TASK REQUIREMENTS:
Reproduce word for word the lines below, from the line containing "What is the distance at" through the line containing "0.51 metres", both of those lines included.

INPUT FOR THIS TASK:
++++

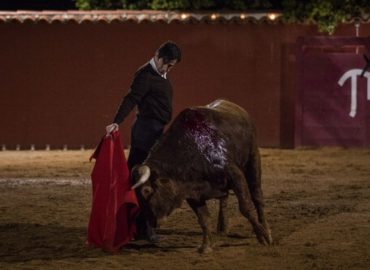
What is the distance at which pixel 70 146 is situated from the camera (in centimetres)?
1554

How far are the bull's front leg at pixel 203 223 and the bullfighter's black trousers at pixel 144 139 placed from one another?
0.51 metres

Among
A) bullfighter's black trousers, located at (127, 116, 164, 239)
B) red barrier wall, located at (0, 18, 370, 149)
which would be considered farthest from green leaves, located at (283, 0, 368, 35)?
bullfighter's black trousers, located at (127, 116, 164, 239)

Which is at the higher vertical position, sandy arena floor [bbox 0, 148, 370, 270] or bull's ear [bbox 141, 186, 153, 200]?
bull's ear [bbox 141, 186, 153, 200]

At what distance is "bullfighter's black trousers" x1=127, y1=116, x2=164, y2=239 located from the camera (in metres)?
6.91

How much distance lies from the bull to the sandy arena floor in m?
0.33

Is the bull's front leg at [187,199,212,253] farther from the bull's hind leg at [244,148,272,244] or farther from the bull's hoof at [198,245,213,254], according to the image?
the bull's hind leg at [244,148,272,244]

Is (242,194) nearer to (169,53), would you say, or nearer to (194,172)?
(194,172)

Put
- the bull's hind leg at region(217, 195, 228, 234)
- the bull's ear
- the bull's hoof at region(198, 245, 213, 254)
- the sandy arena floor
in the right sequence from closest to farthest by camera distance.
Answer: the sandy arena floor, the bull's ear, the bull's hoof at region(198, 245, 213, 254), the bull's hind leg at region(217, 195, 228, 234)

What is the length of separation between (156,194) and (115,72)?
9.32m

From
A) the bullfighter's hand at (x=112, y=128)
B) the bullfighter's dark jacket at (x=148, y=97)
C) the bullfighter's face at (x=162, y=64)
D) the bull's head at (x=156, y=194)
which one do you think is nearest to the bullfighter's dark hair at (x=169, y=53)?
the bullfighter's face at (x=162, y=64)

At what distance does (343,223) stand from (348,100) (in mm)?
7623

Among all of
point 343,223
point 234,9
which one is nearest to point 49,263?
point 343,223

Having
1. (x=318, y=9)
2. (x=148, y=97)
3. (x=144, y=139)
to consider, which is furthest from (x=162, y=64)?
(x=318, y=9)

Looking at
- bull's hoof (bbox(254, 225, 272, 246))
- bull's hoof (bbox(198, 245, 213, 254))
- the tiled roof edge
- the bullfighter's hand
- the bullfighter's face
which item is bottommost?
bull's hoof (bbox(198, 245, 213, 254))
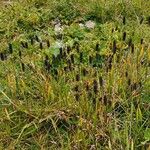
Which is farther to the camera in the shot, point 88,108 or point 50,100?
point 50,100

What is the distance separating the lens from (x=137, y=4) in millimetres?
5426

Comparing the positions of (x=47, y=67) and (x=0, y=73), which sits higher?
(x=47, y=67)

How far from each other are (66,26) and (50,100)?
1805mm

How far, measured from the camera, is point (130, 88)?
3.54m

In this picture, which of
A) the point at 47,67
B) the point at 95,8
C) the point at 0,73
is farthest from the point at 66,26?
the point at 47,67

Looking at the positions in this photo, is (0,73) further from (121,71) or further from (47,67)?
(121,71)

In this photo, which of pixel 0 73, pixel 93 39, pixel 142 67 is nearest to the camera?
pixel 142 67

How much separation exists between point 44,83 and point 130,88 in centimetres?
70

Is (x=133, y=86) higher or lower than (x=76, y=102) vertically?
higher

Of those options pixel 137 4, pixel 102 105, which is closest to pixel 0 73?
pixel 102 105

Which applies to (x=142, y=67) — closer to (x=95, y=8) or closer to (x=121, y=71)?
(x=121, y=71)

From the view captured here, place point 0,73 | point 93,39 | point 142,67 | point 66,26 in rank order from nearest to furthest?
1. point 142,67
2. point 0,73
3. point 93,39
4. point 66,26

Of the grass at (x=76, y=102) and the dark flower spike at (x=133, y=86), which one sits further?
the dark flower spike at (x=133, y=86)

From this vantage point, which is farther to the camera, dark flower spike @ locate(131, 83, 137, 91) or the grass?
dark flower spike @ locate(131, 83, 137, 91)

++++

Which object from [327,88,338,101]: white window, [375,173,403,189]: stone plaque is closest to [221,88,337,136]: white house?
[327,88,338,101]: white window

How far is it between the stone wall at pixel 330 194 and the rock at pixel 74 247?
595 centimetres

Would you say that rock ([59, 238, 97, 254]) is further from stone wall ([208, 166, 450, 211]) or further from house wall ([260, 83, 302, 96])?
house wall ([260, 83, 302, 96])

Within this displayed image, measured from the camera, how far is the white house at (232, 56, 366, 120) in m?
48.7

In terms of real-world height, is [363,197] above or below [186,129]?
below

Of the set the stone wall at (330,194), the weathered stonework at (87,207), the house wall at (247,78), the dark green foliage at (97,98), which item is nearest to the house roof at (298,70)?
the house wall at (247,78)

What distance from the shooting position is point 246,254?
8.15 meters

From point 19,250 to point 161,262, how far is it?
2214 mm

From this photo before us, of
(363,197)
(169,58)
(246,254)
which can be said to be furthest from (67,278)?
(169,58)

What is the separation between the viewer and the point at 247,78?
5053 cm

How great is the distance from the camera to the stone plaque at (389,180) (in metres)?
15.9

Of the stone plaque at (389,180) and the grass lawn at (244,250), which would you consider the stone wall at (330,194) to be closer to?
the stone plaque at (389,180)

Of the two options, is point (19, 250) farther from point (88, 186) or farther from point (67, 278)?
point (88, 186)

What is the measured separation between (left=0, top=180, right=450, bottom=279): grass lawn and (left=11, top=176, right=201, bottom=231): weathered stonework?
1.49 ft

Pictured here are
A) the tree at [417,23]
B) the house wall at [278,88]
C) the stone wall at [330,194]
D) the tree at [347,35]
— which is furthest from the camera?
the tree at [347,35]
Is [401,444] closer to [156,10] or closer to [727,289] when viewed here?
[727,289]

++++

PROBLEM SOLUTION:
What is the distance at which pixel 70 146 is situated from the camera (in centimetres)?
1554

How far are the bull's front leg at pixel 203 223 and the bullfighter's black trousers at pixel 144 139 placed from one another?
0.51 metres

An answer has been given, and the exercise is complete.